The day we arrived I presented Sister Beatrice with blood pressure cuffs, one of the portable items on her wish list for the hospital's future geriatric ward. Included were two pediatric cuffs, the sisters were elated. Although they had heard of pediatric cuffs, they had never seen them. Three cuffs were stowed away for the geriatric ward and the remaining cuffs were put to use immediately.
Similar to the second training the first day was spent discussing the trainee's successes and challenges in administering acupuncture treatments during our two and a half month break in training. Some of the trainees had ventured into remote villages to treat their family members. Word spread of the promising new treatment and soon the village people were lining up to receive care previously not provided. The group discovered that acupuncture is easily portable.
Sister Beatrice reported great success with temporal headache, blurry vision and several cases of lowering high blood pressure. Another trainee stated that acupuncture was a miracle for sinusitis, upon insertion of the needles the patient could breathe immediately. David directly experienced that while treating one ailment another can disappear. A patient presented with back pain and ankle swelling. David inserted needles in ashi (local, painful) points around the ankle and applied moxa. The patient felt a tingling sensation and the backache disappeared without specific treatment for the condition. Brenda had great success with a patient that had debilitating back pain for two years making it impossible to work. The patient made the long arduous journey to the city of Kampala to visit a specialist without receiving any relief. Pharmaceutical drugs did not alleviate the pain. Upon examination Brenda could see the patient's back bone. After eight treatments the patient no longer wears a corset, the vertebrae are not visible and the patient is not only walking, but is employed and able to work once again. Acupuncture along with cupping and moxa allowed this man to resume his life.
On the second day we immediately began setting up the room and treating patients. A fourteen year old female complained of difficult breathing ongoing for three years, chest pain, cough and temporal headache. After one treatment all symptoms had disappeared. As often seen, children and teens can respond immediately to acupuncture.

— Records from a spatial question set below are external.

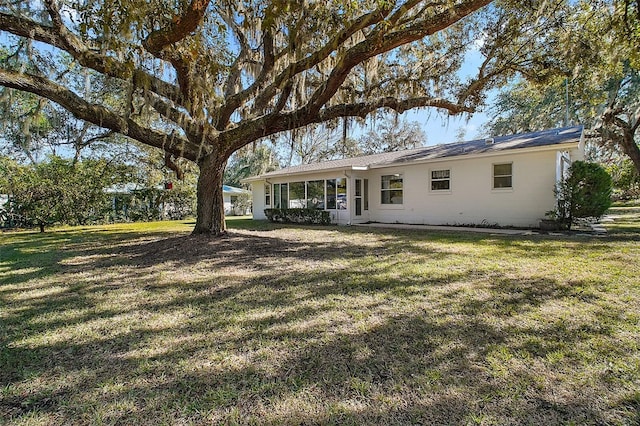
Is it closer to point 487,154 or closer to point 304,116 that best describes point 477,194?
point 487,154

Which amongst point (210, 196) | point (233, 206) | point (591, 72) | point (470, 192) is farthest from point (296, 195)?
point (233, 206)

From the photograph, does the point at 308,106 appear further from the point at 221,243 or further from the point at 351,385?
the point at 351,385

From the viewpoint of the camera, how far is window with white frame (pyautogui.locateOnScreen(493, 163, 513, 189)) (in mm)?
10727

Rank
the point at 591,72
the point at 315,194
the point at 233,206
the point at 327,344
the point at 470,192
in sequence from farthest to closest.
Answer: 1. the point at 233,206
2. the point at 315,194
3. the point at 470,192
4. the point at 591,72
5. the point at 327,344

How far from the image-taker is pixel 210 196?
8.71 m

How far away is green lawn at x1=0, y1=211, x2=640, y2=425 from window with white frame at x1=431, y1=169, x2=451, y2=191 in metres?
6.92

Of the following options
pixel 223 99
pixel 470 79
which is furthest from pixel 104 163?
pixel 470 79

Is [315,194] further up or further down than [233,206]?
further up

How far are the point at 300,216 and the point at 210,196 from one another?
21.8 feet

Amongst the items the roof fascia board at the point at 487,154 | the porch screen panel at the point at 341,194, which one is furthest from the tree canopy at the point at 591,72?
the porch screen panel at the point at 341,194

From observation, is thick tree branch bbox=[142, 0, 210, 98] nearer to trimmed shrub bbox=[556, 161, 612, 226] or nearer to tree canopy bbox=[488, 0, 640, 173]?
tree canopy bbox=[488, 0, 640, 173]

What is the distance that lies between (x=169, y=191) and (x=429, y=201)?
16.2 metres

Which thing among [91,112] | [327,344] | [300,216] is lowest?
[327,344]

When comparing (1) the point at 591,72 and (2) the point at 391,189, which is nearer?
(1) the point at 591,72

Word had not yet spread that we were back in town so the patient load was lighter and we finished with patients after a late lunch. The four trainees employed by the Ibanda Hospital continued treatment with inpatient visits. An eighty year old woman with dyspnea for the past two years sat up in bed. She was admitted five days earlier and received oxygen. The day before we treated her the oxygen was transferred to a more severe case. Each ward has only one oxygen bottle and many are not functional. Besides having difficulty breathing the patient also experienced heart palpitations, temporal headache and epigastric pain. Within a few minutes of inserting the needles I observed the heaving of the woman's chest calming down and her face relaxing. After the treatment the headache was gone and the dypnea and palpitations had decreased. Another inpatient was suffering from malaria manifesting as chills, fever, heart palpitations and cough. The seventy year old woman was relieved from the chills and palpitations after acupuncture was administered.

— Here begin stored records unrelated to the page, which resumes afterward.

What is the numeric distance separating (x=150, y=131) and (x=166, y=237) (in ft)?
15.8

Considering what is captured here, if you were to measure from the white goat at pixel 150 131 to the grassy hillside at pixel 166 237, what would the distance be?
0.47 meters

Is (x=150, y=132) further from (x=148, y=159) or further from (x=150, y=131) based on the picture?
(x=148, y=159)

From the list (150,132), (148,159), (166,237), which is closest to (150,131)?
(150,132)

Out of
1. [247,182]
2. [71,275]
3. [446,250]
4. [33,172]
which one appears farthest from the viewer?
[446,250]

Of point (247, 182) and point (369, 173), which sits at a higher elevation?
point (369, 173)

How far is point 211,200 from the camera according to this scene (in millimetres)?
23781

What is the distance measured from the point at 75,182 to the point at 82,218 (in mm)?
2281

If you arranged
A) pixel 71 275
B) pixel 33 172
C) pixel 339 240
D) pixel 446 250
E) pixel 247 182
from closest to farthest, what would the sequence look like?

A radio message was broadcasted that free acupuncture treatments were available during the week. The announcement resulted in long lines out the door again. A young boy walked into the clinic with his grandfather. His mother died of AIDS and his father abandoned him leaving him in his grandfather's care. The caretaker did not know his grandson's age. Annette, a Fort Portal trainee skilled in pediatrics, reached the child's arm over the opposite side of his head and determined the boy was five years old. His main complaint was cracked painful feet that sometimes bled. The boy's hands were peeling and the skin on his arms and legs was dry. It was apparent the boy was depressed by his blank, vacant stare. The grandfather was counseled in nutrition to alleviate the dry, cracked skin. Applying Vaseline to the feet and covering them with socks before bed was also recommended. The grandfather commented he would buy socks when he could afford them. The difference in the young boy after acupuncture treatment was amazing. A depressed little boy with a far off look in his eyes was now smiling; light was reflected in his eyes, his spirit was shining. Witnessing this profound change in his grandson, the grandfather requested treatment for his depression. The boy was referred for HIV testing. As the two patients were departing the hospital I waved them to follow me. Through hand motions I explained to apply Burt's Bees Rescue Ointment and socks I had grabbed out of my personal luggage.

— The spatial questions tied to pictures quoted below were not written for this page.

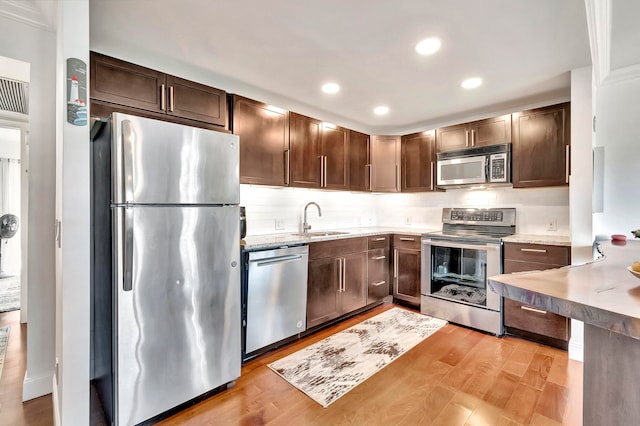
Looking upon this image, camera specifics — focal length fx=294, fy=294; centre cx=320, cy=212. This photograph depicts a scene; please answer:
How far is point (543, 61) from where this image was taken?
2283 millimetres

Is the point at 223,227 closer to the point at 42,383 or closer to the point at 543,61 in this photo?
the point at 42,383

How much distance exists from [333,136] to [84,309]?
110 inches

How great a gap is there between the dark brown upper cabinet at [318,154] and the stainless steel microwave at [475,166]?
3.84ft

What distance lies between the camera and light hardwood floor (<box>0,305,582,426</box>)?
68.2 inches

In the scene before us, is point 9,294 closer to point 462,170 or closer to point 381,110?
point 381,110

The training of this group is now complete. Currently I am researching incorporating a program similar to this into Real Medicine Foundation's existing and new projects. If you would like to support this humanitarian effort please either make an online donation and write acupuncture in the remarks section or write acupuncture in the memo section of your check. Thank you for your support.
April
2007
By Beth Cole
In April 2007 we returned to Ibanda in southwestern Uganda to continue training nurses, midwives and HIV/AIDS counselors in acupuncture protocols. Trainees spent the first day sharing their successes, discussing their challenges and asking questions. Among the many success stories were several accounts of midwives turning breech babies utilizing moxibustion, an adjunctive treatment taught in the program. In between the two training periods a patient experiencing painful swollen varicose veins was treated with acupuncture and moxibustion. The swelling subsided and once again the patient could bend his legs.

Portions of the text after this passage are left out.